:: TASK GOAL ::
Print the entries below word for word; the pictures stay out of your copy.

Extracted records
= = =

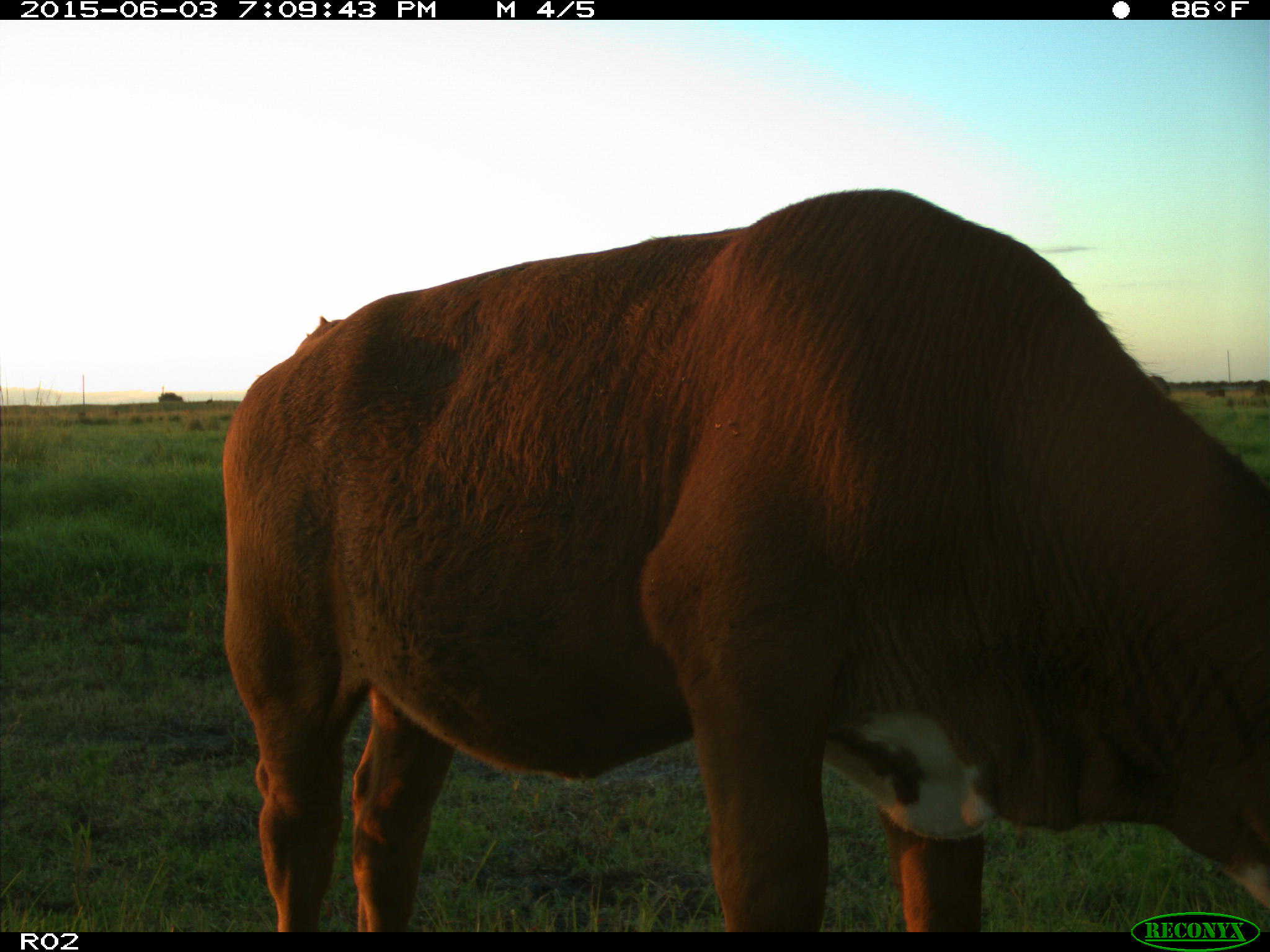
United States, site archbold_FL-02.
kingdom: Animalia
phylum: Chordata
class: Mammalia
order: Artiodactyla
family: Bovidae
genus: Bos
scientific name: Bos taurus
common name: domestic cow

= = =

:: PROBLEM SOLUTION ::
United States, site archbold_FL-02.
kingdom: Animalia
phylum: Chordata
class: Mammalia
order: Artiodactyla
family: Bovidae
genus: Bos
scientific name: Bos taurus
common name: domestic cow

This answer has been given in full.